Lately, many stopped appearing.
“These kids stopped coming to court entirely because they heard that some of their friends, high school students in New York, were detained and sent back to their countries or detained under terrible conditions,” she recalled.
“My heart broke, because I wanted these kids to come to court and I wanted to hear their asylum cases, I wanted to adjudicate their other applications for relief, and so many of them didn’t come.
At a certain point, what a judge has to do, if somebody doesn’t come to court, you have to order them deported in absentia.”
The atmosphere in courts has grown intimidating this year.
More ICE agents patrol hallways; protests erupt inside and outside buildings like Manhattan’s 26 Federal Plaza near Cassin’s old courtroom.
There have been repeated arrests of immigrants leaving court—some with deportation orders, others visiting USCIS offices in the same complexes.
“I have been traumatized by what has happened in the court,” Cassin said.
“I would say there was a takeover of our courts, a hostile takeover, of masked ICE agents, threatening figures outside of our courtrooms, lining the hallways.
I felt uncomfortable from day one. I made my discomfort and fear known to the higher ups. I felt fear going using the restrooms when ICE agents were lining the wall across from the restroom,” she added.
“I felt fear just walking in the halls to reach my courtroom.”
Higher-ups reportedly dismissed her concerns, suggesting she stay in her chambers if agents bothered her.
“I have lived in many different countries, visited many countries. I’ve never physically felt so threatened and unsafe by being there,” Cassin said.
“So, you could imagine what it felt like for people who were potentially being detained.”
People Are Self-Deporting to Avoid ICE Custody

Johnson shared a heartbreaking courtroom moment: A detained woman, likely to win her case, begged for voluntary deportation instead of enduring more ICE custody.
“Everyone’s always asking immigrants, what countries did you go to or travel through when you got to America?
Panama, Guatemala, they go through them all, and the DHS attorneys like, ‘Well, why didn’t you apply for asylum in Mexico? Why didn’t you apply for asylum in Costa Rica?’” he recounted.
“That’s not America. Around the world, America stands for something. Or it did. But at that time, I shut the door, I turned off the light a little bit, and it was me doing that,” he said.

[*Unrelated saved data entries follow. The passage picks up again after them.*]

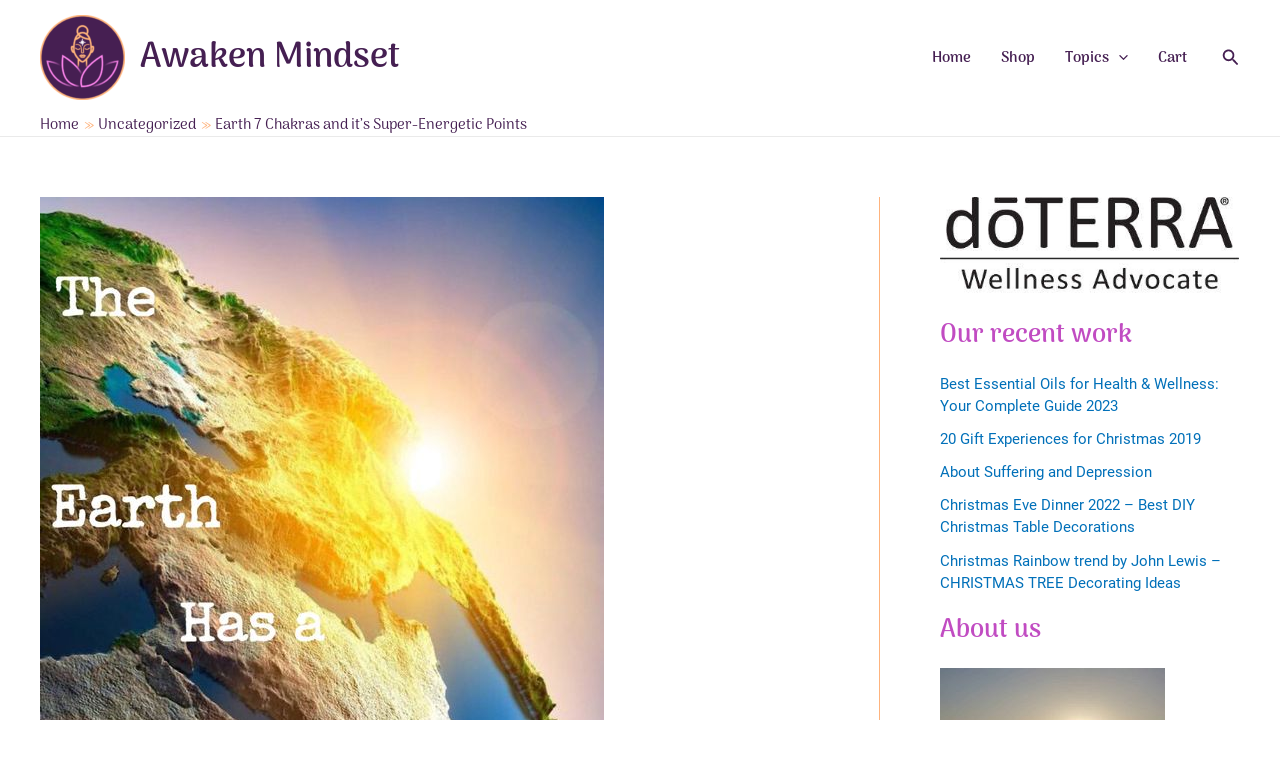

--- FILE ---
content_type: text/html; charset=utf-8
request_url: https://www.google.com/recaptcha/api2/aframe
body_size: 266
content:
<!DOCTYPE HTML><html><head><meta http-equiv="content-type" content="text/html; charset=UTF-8"></head><body><script nonce="O3e_Rng2Ul3quGa4uaJt5A">/** Anti-fraud and anti-abuse applications only. See google.com/recaptcha */ try{var clients={'sodar':'https://pagead2.googlesyndication.com/pagead/sodar?'};window.addEventListener("message",function(a){try{if(a.source===window.parent){var b=JSON.parse(a.data);var c=clients[b['id']];if(c){var d=document.createElement('img');d.src=c+b['params']+'&rc='+(localStorage.getItem("rc::a")?sessionStorage.getItem("rc::b"):"");window.document.body.appendChild(d);sessionStorage.setItem("rc::e",parseInt(sessionStorage.getItem("rc::e")||0)+1);localStorage.setItem("rc::h",'1768679191098');}}}catch(b){}});window.parent.postMessage("_grecaptcha_ready", "*");}catch(b){}</script></body></html>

“It was disheartening to see an individual tell me that. I saw her loss of that understanding of what America is, and I fear that others may feel that same loss.”
These firings fit into a broader pattern.
Reports indicate over 100 immigration judges have been terminated, pushed out, or transferred since Trump returned to office in January 2025, dropping the total from around 700 to about 600.
Earlier waves hit New York (eight in December, including assistant chief Amiena Khan), San Francisco, and other cities.
Some judges sued, alleging discrimination; others pointed to patterns targeting those with immigrant defense backgrounds.
What Happens Next?
The administration has turned to temporary fixes, like deploying military lawyers as judges and advertising “deportation judge” roles.
Critics, including the National Association of Immigration Judges, argue this undermines expertise and due process amid a backlog now exceeding 3.7 million cases.
Echoes of Trump’s first term linger too—quotas requiring 700 cases per year drew fierce opposition from the judges’ union, seen as eroding independence.
As mass deportations ramp up, these voices from the bench warn of a system strained to breaking, where fairness and the rule of law hang in the balance.